The coverage of the Bay State’s gubernatorial election this year is both business as usual and just a bit surreal. A Globe headline in today’s paper illustrates my point. It reads “Charlie Baker says he’s been tough on Trump when it matters. Is that enough for Mass. voters?” Average Massachusetts voters have taken no great pains to evaluate the two major party candidates for governor comparatively or substantively, nor have they been inundated with campaign material compelling them to do so. Jay Gonzalez has neither the money nor the human capital to wage a serious challenge. Baker will be re-elected (I assume) because the state’s Democratic political establishment wants him to be re-elected. If they didn’t, the Democratic nominee would have the financial, political, and human capital to win.
Average Bay State voters have and will take the cues given to them by the state’s organized and established political actors because they are political consumers, not political activists. Organic or grass-roots anti-Trump energy will make the margin of Baker’s victory slimmer than the polls indicate, but without the organized opposition of the state’s Democratic establishment Baker’s re-election is all but certain. Therefore, Charlie Baker’s answer to the question quoted above is exactly right as long as you understand that he’s talking about “when it matters” to his political fortunes not when it matters to policy advocates of all stripes.
This gubernatorial election is no different in this regard than any other in the last several decades when a GOP governor has sought re-election in Massachusetts. The Democrats who control Beacon Hill with veto-proof majorities in both chambers of the legislature have given the incumbent what he needs to be re-elected by not encouraging their donors to give to their party’s nominee and by not spending their political capital on defeating the incumbent. Everyone on Beacon Hill understands that Baker’s easy re-election is based on his willingness to play ball with Democratic leaders. None of the Democratic officeholders in the state who have explicitly endorsed Baker will be shunned or punished for it because the party’s legislative leaders want Baker to win. Democratic leaders are not opposed in any substantive way to the Democratic nominee. They are merely uninterested in changing horses because they are getting what they want from the incumbent, namely sufficient cooperation on policy making and useful political cover from their party’s most strident ideological activists. For better or worse, Massachusetts politics is not a left-right affair. The state’s individualistic political culture, embraced and exemplified by average voters and politicians alike, produces an insider versus outsider politics that greatly frustrates moralistic insurgents and ideologues left and right. Beacon Hill Democrats allow GOP governors to be re-elected because it’s useful and they get away with it by not resisting candidate-centric campaign narratives in races for the corner office. Beacon Hill Democrats do not rely on attorneys general, secretaries of state, treasurers, or auditors to give them political cover from progressive special interest pleaders, which is why the GOP candidates for these offices this year couldn’t be picked out of a line up by average voters and will all lose their races next week by large margins. GOP governors, on the other hand, have to cooperate to survive and when they do Democratic leaders have an easier time protecting their power and advancing (if incrementally) a liberal policy agenda.

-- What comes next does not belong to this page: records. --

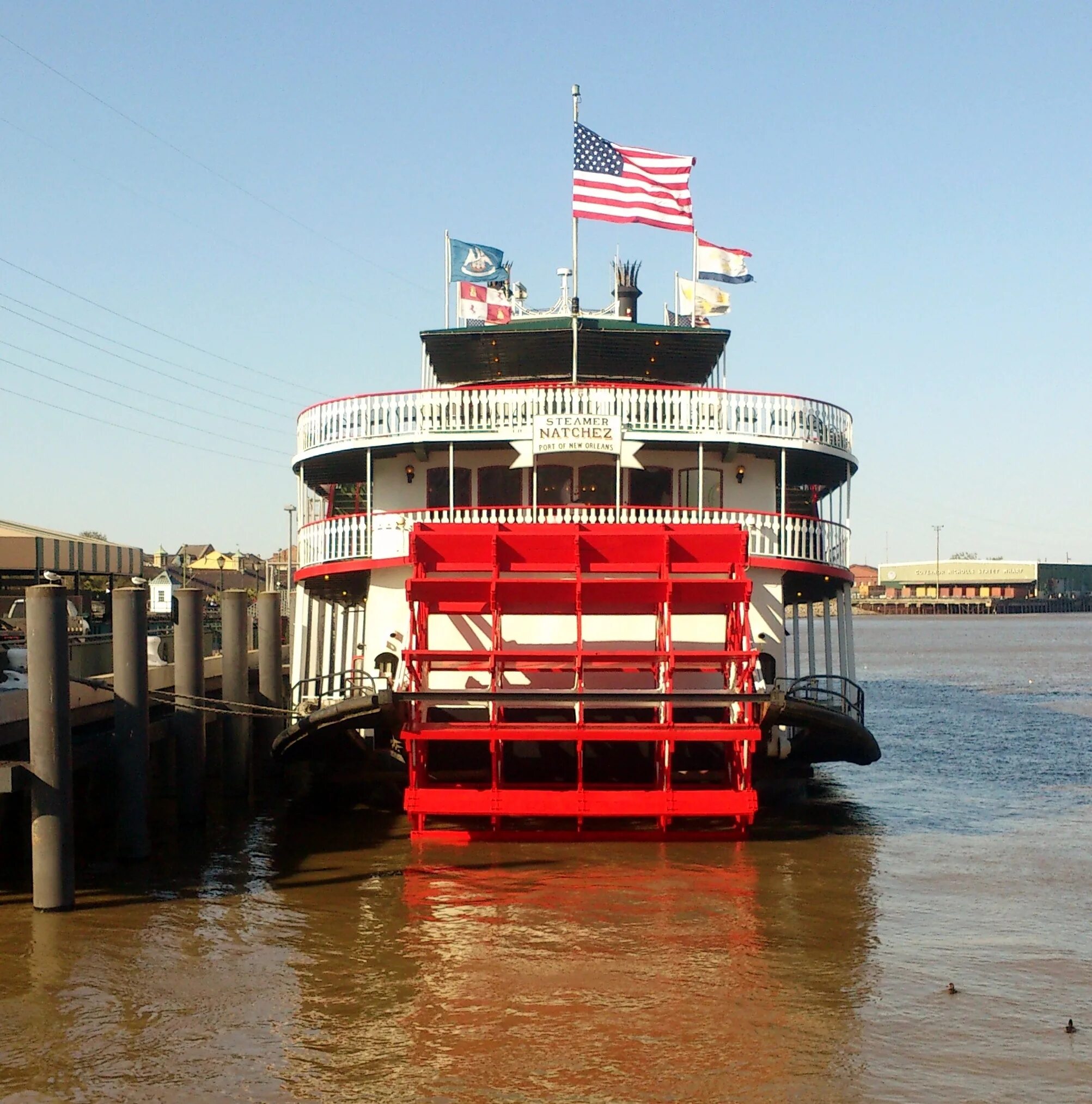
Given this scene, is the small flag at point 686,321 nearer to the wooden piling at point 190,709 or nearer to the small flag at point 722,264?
the small flag at point 722,264

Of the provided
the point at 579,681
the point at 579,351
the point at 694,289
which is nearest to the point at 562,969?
the point at 579,681

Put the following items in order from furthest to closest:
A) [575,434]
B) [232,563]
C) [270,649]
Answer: [232,563] → [270,649] → [575,434]

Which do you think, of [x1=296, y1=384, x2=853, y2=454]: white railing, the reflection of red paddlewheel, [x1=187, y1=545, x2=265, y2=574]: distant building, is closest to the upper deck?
[x1=296, y1=384, x2=853, y2=454]: white railing

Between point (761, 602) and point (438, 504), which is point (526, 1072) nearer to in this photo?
point (761, 602)

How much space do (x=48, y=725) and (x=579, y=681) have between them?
517 cm

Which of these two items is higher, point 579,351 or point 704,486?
point 579,351

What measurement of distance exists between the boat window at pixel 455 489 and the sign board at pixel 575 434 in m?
1.49

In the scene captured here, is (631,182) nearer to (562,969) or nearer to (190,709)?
(190,709)

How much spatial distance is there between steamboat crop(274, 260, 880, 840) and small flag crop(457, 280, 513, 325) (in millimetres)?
4816

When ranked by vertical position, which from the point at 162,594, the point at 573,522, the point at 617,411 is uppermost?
the point at 617,411

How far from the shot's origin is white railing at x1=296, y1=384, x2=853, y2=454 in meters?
16.0

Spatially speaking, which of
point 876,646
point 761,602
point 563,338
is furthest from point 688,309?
point 876,646

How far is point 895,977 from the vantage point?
33.1 feet

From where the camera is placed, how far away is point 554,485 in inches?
668
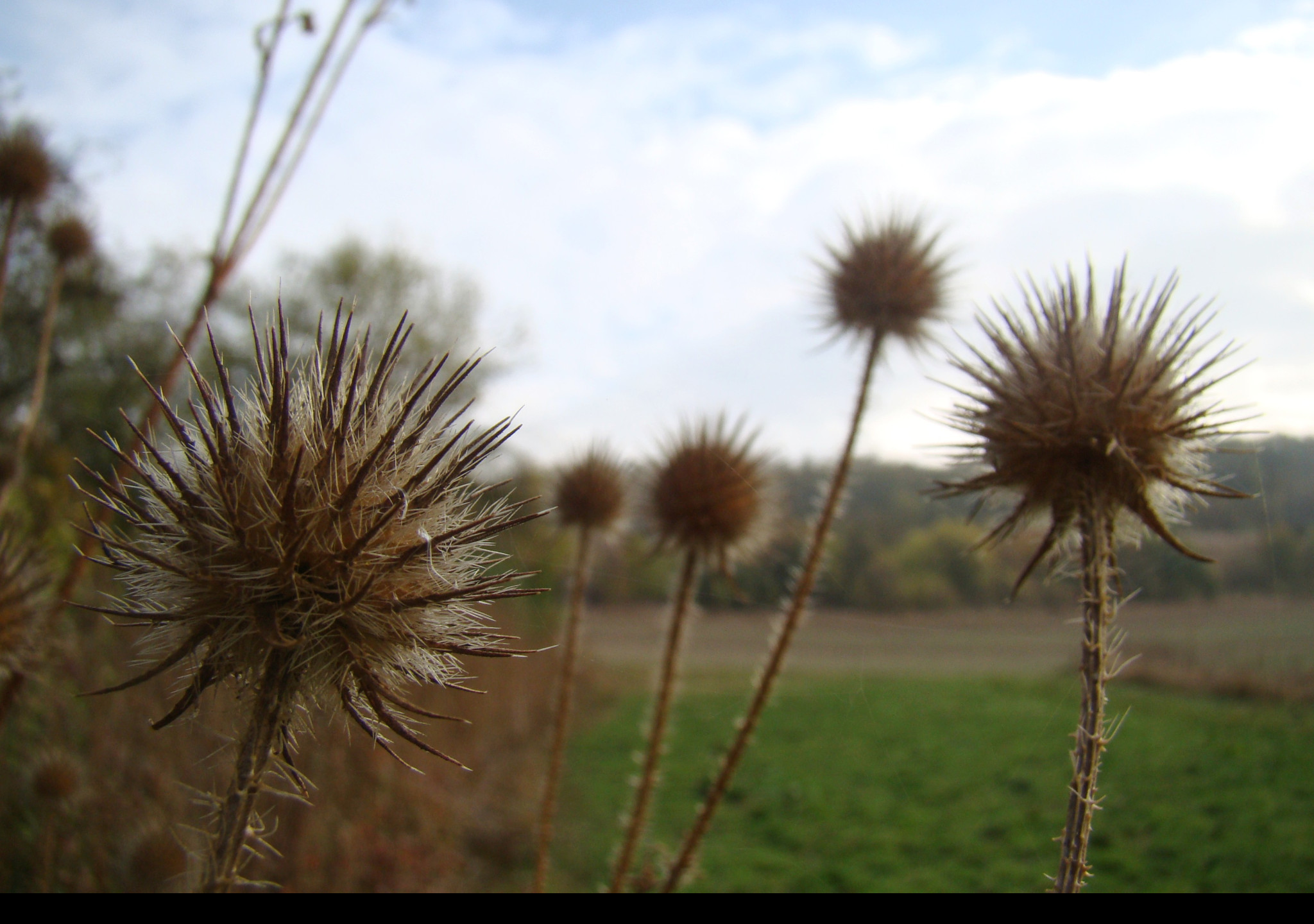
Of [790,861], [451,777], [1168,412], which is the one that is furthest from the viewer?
[451,777]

Everyone treating this gubernatorial election like it will actually turn on serious assessments of the candidates or on policy disagreements are kidding themselves. Whether or not you think Charlie Baker has been a good governor, he has indisputably been a politically smart governor who has avoided alienating the Democrats who control the state legislature. Even before he had the job Baker was savvy enough not to attack Democrats with any real enthusiasm, despite a probation scandal that provided ample fodder during his 2014 campaign. Massachusetts Statehouse elections are insider versus outsider affairs that, as such, favor Democrats in all but one race when a Republican governor is seeking re-election.